■ What to do ■
1. Return the stretch of the passage on the Seminole Hebrew Center from "Since the 1940s, the" through "the Hebrew Center.", copied word for word.
2. Pick up the passage on the Seminole Hebrew Center after its final sentence and keep writing it.

■ Source text ■
....

Since the 1940s, the Jews of Seminole, Ada, Nowata, and Shawnee, Oklahoma, have met at the Seminole Hebrew Center for religious services and social events.  In the clip below, which is featured on our Online Encyclopedia article for Ada/Seminole, lifelong Ada resident Henry Katz talks about the origins of the Hebrew Center.

I love this excerpt for a number of reasons. Katz, who descends from German-speaking immigrants who arrived in the United States after the Civil War, alludes to the distinction between his decidedly Reform family and the newer arrivals, who were more observant. Then, as evidence of his family’s assimilation, he uses the word “phylacteries” to describe what most traditional Jews would call “tefillin.”  As a professor once told me, “no one who wears phylacteries says “phylacteries.”

....

■ Dataset excerpt ■
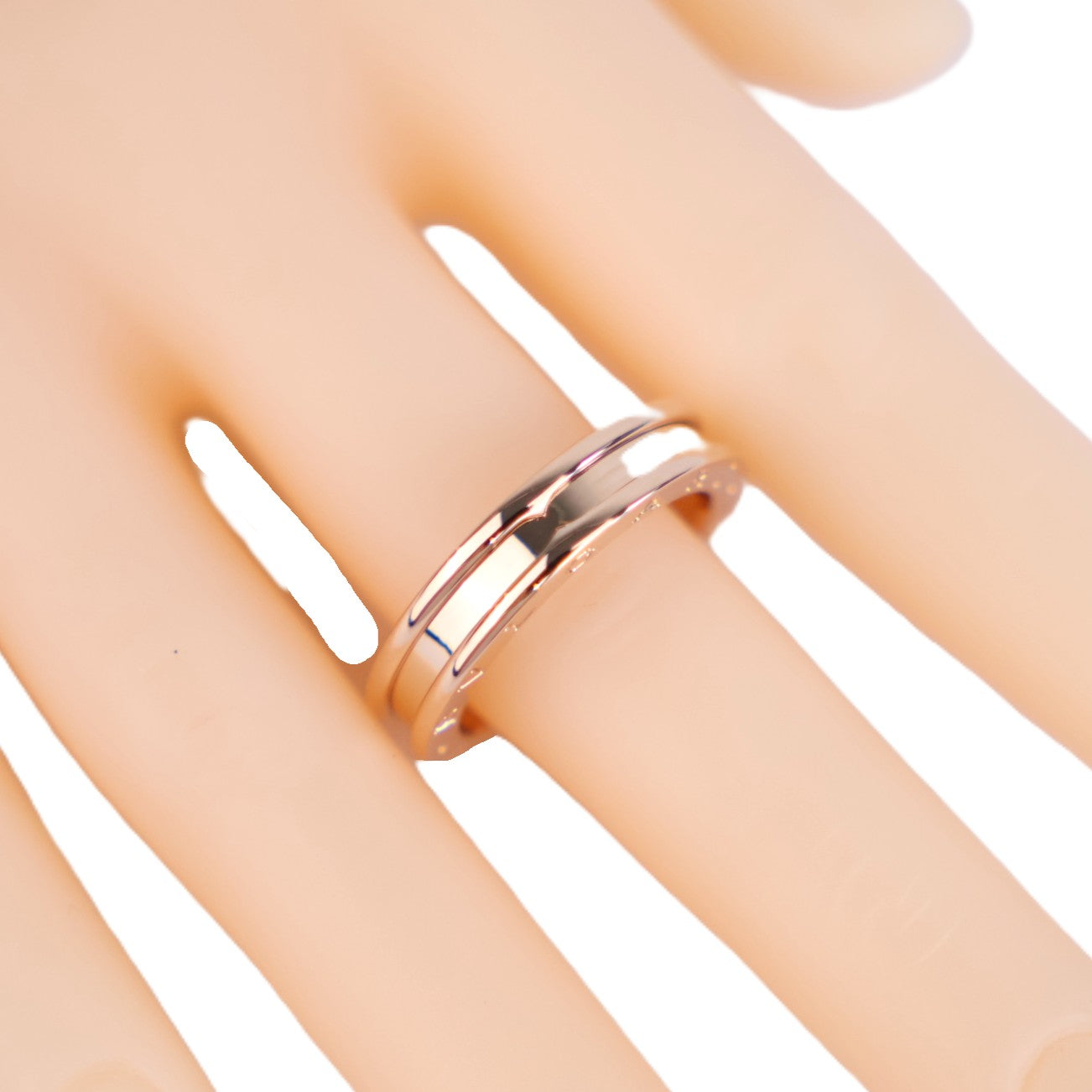 BVLGARI 336000 B.zero1 1-Band Ring #59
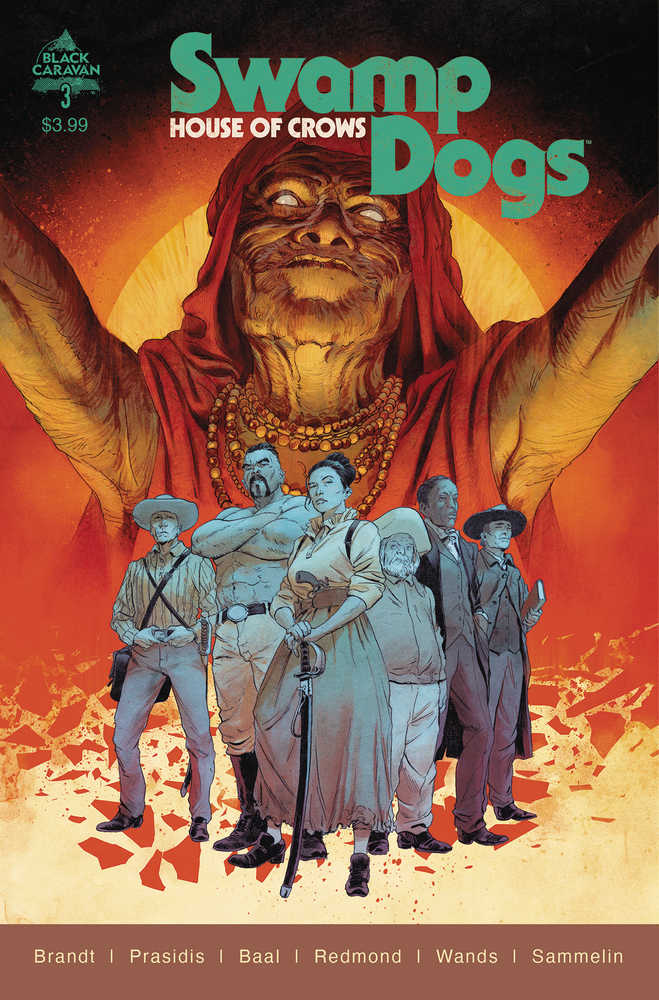 Swamp Dogs #3 (Of 5) Cover A Sammelin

....

■ Numbered answers ■
1.
Since the 1940s, the Jews of Seminole, Ada, Nowata, and Shawnee, Oklahoma, have met at the Seminole Hebrew Center for religious services and social events.  In the clip below, which is featured on our Online Encyclopedia article for Ada/Seminole, lifelong Ada resident Henry Katz talks about the origins of the Hebrew Center.

2.
The story also illustrates the influence of economics on Jewish (and general) migration patterns. In this case, the arrival of recent immigrants to the booming towns above the Seminole oil field influenced the development of the local Jewish community.

Apparently, people used to play a lot of cards.  Bridge, canasta, all types of poker—nearly everyone I speak with reports that they or their parents participated in regular card games, inside or outside the Jewish community.  Katz attributes the men’s gambling habits to the oil business, which is a clever connection to make.  I would also point out that many of these men were also immigrants from Eastern Europe; it was a gamble, or a series of them, that had brought them to Oklahoma in the first place.

Finally, Katz has a great voice and tells his story with real style.  Reviewing his interview and putting together this clip brought back memories of a pleasant morning spent in Ada at the end of a successful research trip to Oklahoma.

I’d like to thank Henry Katz for sharing his story with us.  Credit is also due to summer oral history intern Jonayah Jackson for the quality of the video.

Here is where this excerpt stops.